▶ [PAGE EXCERPT]:
* * *

Charles E. Merrill Jr.
Charles E. Merrill Jr. was a visionary philanthropist and longtime advocate for educational equity whose legacy with IES Abroad began in the late 1950s, when, as a board member at Morehouse College, he personally funded all-expenses-paid scholarships for academically exceptional students from Morehouse and Spelman Colleges to study abroad for a full academic year. These Merrill Scholars, many of whom went on to earn graduate and postgraduate degrees, have made profound contributions in fields ranging from education and medicine to law and public service. In 2011, IES Abroad began efforts to establish the Charles E. Merrill Jr. Endowed Scholarship Fund in his honor, an initiative later championed by alumnus Dr. John Hodges (Nantes 1966–67), who was inspired by a class reunion to make a significant gift and rally support among fellow HBCU alumni. Simultaneously, Gretchen Cook-Anderson, IES Abroad’s Assistant Vice President of Diversity Recruiting & Advising and a former Merrill Scholar herself, mobilized younger Morehouse and Spelman alumni to contribute. Together, their efforts carry forward Merrill’s vision: to ensure that students of color—regardless of financial means—can experience the life-changing power of study abroad, connect with people and cultures vastly different from their own, and discover a world that not only welcomes them, but celebrates their potential to shape it.
“From my early childhood I [traveled throughout] Europe... London, Paris, Florence, Rome, Switzerland. Then in my teens, this widened to include Germany and Austria, and even Czechoslovakia and a couple of places in Yugoslavia. [I began thinking that] if a trip to Prague, a city no Merrill had ever visited, could help build my independence, it could do the same for Black students and their schools. I developed a strong commitment to Spelman and Morehouse Colleges, [among other] colleges and secondary schools.”Charles E. Merrill Jr.

* * *

▶ [AVAILABLE DATA]:
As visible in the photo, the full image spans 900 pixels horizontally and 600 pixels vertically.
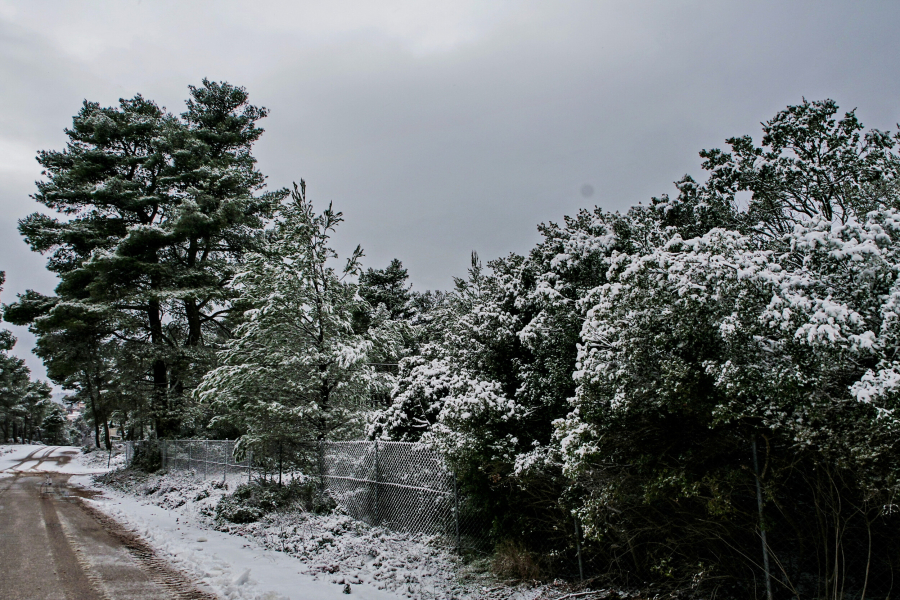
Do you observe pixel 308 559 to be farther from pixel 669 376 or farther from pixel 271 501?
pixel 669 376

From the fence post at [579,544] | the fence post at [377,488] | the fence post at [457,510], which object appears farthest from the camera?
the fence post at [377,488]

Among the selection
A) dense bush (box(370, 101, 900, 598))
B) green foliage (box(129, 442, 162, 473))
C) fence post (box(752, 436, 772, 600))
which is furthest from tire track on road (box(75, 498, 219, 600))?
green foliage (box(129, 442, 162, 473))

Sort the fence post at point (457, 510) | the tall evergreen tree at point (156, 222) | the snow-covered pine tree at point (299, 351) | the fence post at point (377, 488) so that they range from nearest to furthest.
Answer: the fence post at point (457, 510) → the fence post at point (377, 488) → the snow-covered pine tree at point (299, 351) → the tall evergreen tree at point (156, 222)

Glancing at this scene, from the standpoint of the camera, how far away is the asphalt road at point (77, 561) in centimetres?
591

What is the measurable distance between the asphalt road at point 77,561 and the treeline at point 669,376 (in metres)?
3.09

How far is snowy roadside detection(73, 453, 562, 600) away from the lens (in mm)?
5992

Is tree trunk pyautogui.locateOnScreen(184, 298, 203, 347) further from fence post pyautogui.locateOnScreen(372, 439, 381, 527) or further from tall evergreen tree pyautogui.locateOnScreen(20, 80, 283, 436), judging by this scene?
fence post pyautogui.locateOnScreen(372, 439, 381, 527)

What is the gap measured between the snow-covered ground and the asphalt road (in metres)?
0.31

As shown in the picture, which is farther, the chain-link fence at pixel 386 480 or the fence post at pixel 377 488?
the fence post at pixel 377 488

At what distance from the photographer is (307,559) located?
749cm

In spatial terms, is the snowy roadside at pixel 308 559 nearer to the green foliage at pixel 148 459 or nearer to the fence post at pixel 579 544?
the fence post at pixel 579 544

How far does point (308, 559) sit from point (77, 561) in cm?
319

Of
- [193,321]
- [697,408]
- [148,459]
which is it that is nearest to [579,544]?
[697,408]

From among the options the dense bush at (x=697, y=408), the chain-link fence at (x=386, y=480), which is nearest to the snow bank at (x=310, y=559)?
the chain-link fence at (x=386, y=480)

* * *

The profile of Charles E. Merrill Jr. quotes him naming places he traveled to in his early childhood. List those places.

▶ [THE ANSWER]:
London, Paris, Florence, Rome, Switzerland